Den Meldeunterlagen nach blieb die Mutter mit dem Neugeborenen noch einen Monat in der Elisabethstraße, um dann vorläufig in die Friesdorfer Klufterstraße 13 zu ziehen. Das Baby brachte sie nicht weit entfernt in der Prinzenstraße 134 unter. Schloßmacher vermutet, dass die Zukunft für Mutter und Kind wegen familiärer Unstimmigkeiten noch ungeklärt war und der kleine Klaus als sogenanntes Kostkind in einer Familie untergebracht werden musste. Erst mit der Heirat konnten beide dann offiziell zum Vater an die Saar ziehen. Und „Godesberg wird seinen berüchtigten Sohn wohl nie wiedergesehen haben“. Von einem weiteren Aufenthalt des 1991 im Lyoner Gefängnis verstorbenen Klaus Barbie in seiner Geburtsstadt ist also nichts bekannt.

Wie ein Mensch zum sadistischen Mörder werden kann, haben sich bis heute viele Barbie-Biografen gefragt. Auch Schloßmacher spürt, ausgehend von Barbies trauriger Geburt im Abseits der Gesellschaft, einigen Interpretationsversuchen nach. Er zitiert die „schmerzlichen Erinnerungen“, mit denen der erwachsene Barbie auf die Familienspannungen zurückblickte, und wie „zerrüttet und zerschunden“ der Vater aus dem Ersten Weltkrieg zurückkam, ein seelisches Wrack mit rassistischem Wahn – und das bei französisch klingendem Namen. Auf der Suche nach einer Leitfigur, die ihm dieser Alkoholiker nicht war, habe Barbie nach Jahren in einem kirchlichen Internat schließlich in der Nazi-Ideologie eine Alternative gefunden. Die Anerkennung, die ihm bislang verwehrt blieb, errang der vormals „zurückhaltende und scheue Katholik“ also im Schatten des berüchtigten Gestapo-Chefs Reinhard Heydrich.

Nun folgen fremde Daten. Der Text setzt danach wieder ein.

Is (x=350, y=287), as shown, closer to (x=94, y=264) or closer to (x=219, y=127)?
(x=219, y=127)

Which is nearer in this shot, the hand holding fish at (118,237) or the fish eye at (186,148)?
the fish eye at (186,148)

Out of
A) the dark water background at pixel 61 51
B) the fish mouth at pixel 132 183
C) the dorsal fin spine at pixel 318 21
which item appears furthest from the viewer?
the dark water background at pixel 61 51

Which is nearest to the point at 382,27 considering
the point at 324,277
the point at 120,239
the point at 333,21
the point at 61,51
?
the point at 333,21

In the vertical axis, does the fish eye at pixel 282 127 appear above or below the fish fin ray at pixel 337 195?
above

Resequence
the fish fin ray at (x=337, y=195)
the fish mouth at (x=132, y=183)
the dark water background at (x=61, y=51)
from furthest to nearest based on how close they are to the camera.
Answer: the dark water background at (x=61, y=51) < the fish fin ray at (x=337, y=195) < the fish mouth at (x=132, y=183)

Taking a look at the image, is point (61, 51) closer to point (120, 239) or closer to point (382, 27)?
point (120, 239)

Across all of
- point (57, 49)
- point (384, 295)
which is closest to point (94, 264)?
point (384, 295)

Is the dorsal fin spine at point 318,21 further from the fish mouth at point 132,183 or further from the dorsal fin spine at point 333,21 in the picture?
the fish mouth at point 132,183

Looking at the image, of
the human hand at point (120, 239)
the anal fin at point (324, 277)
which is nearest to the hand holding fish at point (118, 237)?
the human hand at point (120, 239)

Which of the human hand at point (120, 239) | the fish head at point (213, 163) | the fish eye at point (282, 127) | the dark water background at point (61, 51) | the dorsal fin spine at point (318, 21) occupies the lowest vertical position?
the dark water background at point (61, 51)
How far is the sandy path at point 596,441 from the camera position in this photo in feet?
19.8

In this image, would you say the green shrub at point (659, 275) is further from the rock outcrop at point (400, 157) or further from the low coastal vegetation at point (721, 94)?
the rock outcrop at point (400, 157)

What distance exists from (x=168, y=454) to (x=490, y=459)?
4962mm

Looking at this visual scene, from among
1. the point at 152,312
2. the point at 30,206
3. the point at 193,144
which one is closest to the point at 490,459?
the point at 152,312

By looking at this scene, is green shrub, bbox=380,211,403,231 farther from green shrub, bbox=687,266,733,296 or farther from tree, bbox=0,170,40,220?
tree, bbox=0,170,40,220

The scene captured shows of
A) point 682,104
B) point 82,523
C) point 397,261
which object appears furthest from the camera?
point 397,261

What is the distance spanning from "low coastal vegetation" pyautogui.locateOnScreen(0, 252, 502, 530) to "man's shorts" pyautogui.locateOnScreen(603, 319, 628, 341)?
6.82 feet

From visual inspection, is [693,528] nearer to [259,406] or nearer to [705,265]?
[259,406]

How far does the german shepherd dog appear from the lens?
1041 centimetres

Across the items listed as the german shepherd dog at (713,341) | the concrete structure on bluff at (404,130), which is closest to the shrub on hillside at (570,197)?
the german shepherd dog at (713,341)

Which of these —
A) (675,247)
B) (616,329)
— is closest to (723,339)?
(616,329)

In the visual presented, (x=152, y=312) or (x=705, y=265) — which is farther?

„Doch auch schwierigste Verhältnisse taugen allenfalls als Erklärung, nicht aber als Entschuldigung für gravierendes Fehlverhalten“, betont Schlossmacher. Jeder Mensch komme an Kreuzungen, an denen er sein Leben anders ausrichten könne. Klaus Barbie hat das nie getan. Der Mann, der in Godesberg unter für ihn erniedrigenden Umständen geboren wurde, hat gut 30 Jahre später auch die kleinen Kinder von Izieu erbarmungslos in den Tod geschickt.

Erscheint Ende Februar: Heimatblätter, Band 58, 10 Euro, erhältlich in der Heimatvereins-Geschäftsstelle, Augustastr. 82, dienstags von 15 bis 18 Uhr, bei Stadtmarketing, Ria-Maternus-Platz 1, oder im SWB KundenCenter, Alte Bahnhofstraße 22 a.

LEBEN NACH 1945
Barbie entkam nach Südamerika

Mit Barbie entkam einer der meistgesuchten Nazi-Verbrecher 1951 über die sogenannten Rattenlinien mit seiner Familie nach Südamerika. Mit seinen Gestapo-Methoden stellte er sich hier unter falschem Namen über Jahrzehnte Diktatoren zur Verfügung und machte eine zweite erschreckende Karriere, obwohl in Frankreich zwei Todesurteile gegen ihn ergangen waren. Nach fast zehnjähriger Suche und mithilfe von zwei Müttern von ermordeten Kindern von Izieu brachten Beate und Serge Klarsfeid Barbie im Februar 1983 zurück ins französische Lyon, wo er 1987 verurteilt wurde. 2009 inspirierte der NS-Sadist Barbie den Regisseur Quentin Tarantino zum Erfolgsfilm „lnglourious Basterds“.